* _Work to do_: Edit the material below by changing every "rocky cliff face" to "steep rock wall", and give all of it back with nothing else altered.

Spatial relationship records
┌────────

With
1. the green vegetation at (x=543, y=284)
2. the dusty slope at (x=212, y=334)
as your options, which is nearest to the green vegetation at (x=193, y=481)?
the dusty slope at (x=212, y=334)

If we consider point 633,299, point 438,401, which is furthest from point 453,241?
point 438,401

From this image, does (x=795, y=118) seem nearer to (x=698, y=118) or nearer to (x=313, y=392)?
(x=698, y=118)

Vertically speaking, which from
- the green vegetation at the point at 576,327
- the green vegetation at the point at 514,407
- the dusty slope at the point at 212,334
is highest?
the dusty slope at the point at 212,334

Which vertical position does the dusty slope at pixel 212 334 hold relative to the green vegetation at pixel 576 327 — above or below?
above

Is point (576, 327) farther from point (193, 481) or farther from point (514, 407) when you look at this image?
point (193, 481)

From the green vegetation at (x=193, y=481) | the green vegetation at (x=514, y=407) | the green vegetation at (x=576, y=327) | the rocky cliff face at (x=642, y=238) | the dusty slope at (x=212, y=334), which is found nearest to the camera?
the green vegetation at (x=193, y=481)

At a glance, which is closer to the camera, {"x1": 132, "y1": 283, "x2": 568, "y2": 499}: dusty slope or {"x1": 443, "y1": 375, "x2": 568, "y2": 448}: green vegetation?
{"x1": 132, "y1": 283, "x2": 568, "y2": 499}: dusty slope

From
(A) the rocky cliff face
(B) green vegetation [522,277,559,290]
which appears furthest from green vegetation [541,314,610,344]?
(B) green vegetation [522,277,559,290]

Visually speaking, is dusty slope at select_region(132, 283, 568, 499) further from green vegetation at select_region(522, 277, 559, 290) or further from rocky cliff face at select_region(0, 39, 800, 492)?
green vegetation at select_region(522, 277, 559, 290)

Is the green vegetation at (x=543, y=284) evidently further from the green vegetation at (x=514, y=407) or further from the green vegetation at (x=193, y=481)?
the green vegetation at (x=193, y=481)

└────────

* _Complete answer_:
With
1. the green vegetation at (x=543, y=284)
2. the dusty slope at (x=212, y=334)
as your options, which is nearest to the green vegetation at (x=193, y=481)?
the dusty slope at (x=212, y=334)

If we consider point 633,299, point 438,401, which is furthest from point 453,241?
point 438,401

From this image, does (x=795, y=118) seem nearer to (x=698, y=118) or nearer to (x=313, y=392)?
(x=698, y=118)

Vertically speaking, which from
- the green vegetation at the point at 576,327
- the green vegetation at the point at 514,407
- the dusty slope at the point at 212,334
is highest?
the dusty slope at the point at 212,334

Which vertical position does the dusty slope at pixel 212 334 hold relative to the green vegetation at pixel 576 327 — above or below?
above

Is point (576, 327) farther from point (193, 481) or farther from point (514, 407) when you look at this image?
point (193, 481)

From the green vegetation at (x=193, y=481) | the green vegetation at (x=514, y=407) | the green vegetation at (x=576, y=327) | the steep rock wall at (x=642, y=238) | the dusty slope at (x=212, y=334), which is found nearest to the camera?
the green vegetation at (x=193, y=481)

At a glance, which is closer to the camera, {"x1": 132, "y1": 283, "x2": 568, "y2": 499}: dusty slope or {"x1": 443, "y1": 375, "x2": 568, "y2": 448}: green vegetation?
{"x1": 132, "y1": 283, "x2": 568, "y2": 499}: dusty slope

From
(A) the steep rock wall
(B) green vegetation [522,277,559,290]
which appears furthest from green vegetation [541,314,610,344]?
(B) green vegetation [522,277,559,290]

Visually speaking, is dusty slope at select_region(132, 283, 568, 499) further from green vegetation at select_region(522, 277, 559, 290) or further from steep rock wall at select_region(0, 39, 800, 492)?
green vegetation at select_region(522, 277, 559, 290)

Is the green vegetation at (x=543, y=284) evidently further from the green vegetation at (x=514, y=407) or further from the green vegetation at (x=193, y=481)?
the green vegetation at (x=193, y=481)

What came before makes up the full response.